「涼便り(りょうだより)」羊羹・錦玉製:岡埜栄泉(新丸子)
錦玉の中に羊羹製のツバメ二羽と黒ゴマを練り込んだそぼろ餡を入れ、抹茶羊羹の上に配したお菓子です。
「涼便り」といえば、涼し気な清流や滝などをイメージしますが、ツバメがモチーフのお菓子だとは意外でした。
春に南方より渡ってきたツバメは、民家の軒先などに巣を作り、卵を産み、夏の間に子育てをします。
梅雨の時期には、雨に濡れながらもせっせとヒナのためにエサを運ぶ親鳥の姿がよく見られ、「濡れつばめ」という銘で上生菓子に描かれます。
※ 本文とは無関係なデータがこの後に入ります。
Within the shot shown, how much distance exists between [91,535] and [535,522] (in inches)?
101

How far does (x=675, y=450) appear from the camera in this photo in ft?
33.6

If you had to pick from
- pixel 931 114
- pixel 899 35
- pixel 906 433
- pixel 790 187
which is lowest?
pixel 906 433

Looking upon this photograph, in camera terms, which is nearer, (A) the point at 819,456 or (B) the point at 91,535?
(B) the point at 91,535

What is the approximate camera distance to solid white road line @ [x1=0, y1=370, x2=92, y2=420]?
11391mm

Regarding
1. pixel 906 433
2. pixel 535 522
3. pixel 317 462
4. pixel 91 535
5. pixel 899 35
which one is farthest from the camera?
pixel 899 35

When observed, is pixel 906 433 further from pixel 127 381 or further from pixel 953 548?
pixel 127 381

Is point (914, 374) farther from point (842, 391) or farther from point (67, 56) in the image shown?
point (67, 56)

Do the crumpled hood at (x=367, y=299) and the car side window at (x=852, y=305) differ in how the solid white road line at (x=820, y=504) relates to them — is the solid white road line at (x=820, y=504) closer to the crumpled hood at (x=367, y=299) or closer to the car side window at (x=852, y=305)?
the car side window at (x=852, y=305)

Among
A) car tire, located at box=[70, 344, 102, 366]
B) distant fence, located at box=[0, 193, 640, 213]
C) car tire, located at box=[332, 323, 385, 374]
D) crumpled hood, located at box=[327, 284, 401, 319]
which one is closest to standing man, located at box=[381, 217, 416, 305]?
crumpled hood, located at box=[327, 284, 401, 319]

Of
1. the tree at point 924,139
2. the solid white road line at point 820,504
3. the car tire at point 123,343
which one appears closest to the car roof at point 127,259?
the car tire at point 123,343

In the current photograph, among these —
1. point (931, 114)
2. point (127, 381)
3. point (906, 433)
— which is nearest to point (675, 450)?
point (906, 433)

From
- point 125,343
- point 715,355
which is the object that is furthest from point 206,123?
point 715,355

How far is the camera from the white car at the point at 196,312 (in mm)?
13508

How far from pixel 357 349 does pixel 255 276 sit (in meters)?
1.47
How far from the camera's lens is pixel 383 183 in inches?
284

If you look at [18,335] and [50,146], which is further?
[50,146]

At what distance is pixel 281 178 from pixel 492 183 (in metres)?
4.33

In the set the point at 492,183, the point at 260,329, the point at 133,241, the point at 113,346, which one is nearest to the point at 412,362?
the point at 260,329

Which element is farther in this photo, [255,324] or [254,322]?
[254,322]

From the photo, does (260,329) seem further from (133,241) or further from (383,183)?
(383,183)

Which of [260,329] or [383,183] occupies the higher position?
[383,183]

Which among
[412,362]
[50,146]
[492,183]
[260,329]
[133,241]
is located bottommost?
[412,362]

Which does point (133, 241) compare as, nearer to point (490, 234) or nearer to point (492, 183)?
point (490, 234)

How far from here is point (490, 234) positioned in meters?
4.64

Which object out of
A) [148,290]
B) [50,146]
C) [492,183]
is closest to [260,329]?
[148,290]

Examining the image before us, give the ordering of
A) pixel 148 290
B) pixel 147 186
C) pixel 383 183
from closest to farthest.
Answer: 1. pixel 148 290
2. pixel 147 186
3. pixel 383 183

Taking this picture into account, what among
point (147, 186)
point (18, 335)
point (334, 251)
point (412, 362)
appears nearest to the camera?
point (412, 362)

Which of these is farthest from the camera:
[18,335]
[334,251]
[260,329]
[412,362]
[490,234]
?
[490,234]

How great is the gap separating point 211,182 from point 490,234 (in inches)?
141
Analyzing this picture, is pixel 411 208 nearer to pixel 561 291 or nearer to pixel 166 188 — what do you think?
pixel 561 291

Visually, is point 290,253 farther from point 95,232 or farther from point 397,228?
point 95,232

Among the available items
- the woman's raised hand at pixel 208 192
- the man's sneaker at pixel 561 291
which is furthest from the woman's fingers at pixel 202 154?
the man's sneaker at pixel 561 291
その梅雨も過ぎ、今の時季は、無事に巣立った子ツバメたちの訓練期間ですね。
秋になると再び南に帰らなければならないので、それまでに自分でちゃんと餌が採れるように、また、長旅に耐えられるように体力をつけます。
このお菓子のツバメは、親子で仲良く飛んでいるように見えますね。子ツバメの成長を親鳥が優しく見守っているようです。
来年の春もまた元気な姿を見られますように、と願いながら美味しくいただきました。